Pero he aquí otro hombre, que viste la amplia clámide de dominador odioso. Es un militar y es un romano; es el jefe de la cohorte que esta de guarnición en Cafarnaúm: un centurión. La multitud le abre paso. Se le respeta, se le ama, aunque pagano. En el sobreviven las virtudes de la antigua Roma. Es honrado y bueno. En el cuartel, los soldados le quieren, y en casa los esclavos le idolatran. Es difícil encontrar un amo como él en aquella Roma, donde Ulpiano escribía que el esclavo es una bestia de carga, y donde decía Varrón que el esclavo es una máquina que habla. Precisamente, este centurión tiene un esclavo enfermo: ha velado junto a su cabecera, ha mandado matar las gallinas de casa, ha llamado a los médicos y ha llorado "porque le amaba mucho". Y ahora acude al último remedio, al poder del Profeta que acaba de aparecer en aquella tierra. También él tiene una fe viva. Ha reconocido al depositario del poder divino, al hombre que con una palabra hace huir a la enfermedad y a la muerte.
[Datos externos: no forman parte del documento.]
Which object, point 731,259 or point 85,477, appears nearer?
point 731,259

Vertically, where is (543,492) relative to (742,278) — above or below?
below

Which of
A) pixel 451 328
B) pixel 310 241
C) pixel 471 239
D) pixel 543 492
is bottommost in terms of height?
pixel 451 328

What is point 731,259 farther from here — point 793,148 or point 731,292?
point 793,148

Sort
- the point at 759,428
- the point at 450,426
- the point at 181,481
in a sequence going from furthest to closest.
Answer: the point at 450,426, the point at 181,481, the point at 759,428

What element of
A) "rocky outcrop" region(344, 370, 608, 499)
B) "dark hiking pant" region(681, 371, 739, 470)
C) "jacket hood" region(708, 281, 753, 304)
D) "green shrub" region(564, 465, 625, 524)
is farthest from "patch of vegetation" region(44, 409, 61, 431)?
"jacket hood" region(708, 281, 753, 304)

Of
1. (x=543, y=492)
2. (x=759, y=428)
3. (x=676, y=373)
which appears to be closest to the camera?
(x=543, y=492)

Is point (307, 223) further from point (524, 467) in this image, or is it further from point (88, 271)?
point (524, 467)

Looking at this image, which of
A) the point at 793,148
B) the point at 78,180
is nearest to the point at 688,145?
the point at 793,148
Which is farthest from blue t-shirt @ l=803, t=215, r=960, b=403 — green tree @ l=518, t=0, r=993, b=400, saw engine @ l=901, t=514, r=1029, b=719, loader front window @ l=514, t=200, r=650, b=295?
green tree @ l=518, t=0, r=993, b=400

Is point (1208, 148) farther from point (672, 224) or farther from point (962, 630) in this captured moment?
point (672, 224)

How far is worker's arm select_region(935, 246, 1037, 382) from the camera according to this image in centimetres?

Y expresa su pensamiento con una rudeza netamente militar: "Yo dice no soy más que un oficial, un subalterno, y, sin embargo, cuando digo a un hombre: ven, viene; cuando le digo: ve, va. Vos, en cambio, sois el emperador del universo. Las enfermedades y los elementos reconocen vuestra autoridad. Pronunciad una palabra y seréis obedecido." Jesús se muestra dispuesto a ir a su casa para curar al enfermo; y entonces es cuando el centurión pronuncia las palabras admirables que repetirán todos los cristianos hasta el fin del mundo: Domine, non sum dignus...
Tal era el primer pagano que entr6 en la sala del banquete evangélico; un hombre de quien el mismo Cristo pudo decir admirado: ''En verdad, en verdad os digo que no encontré una fe tan grande en Israel."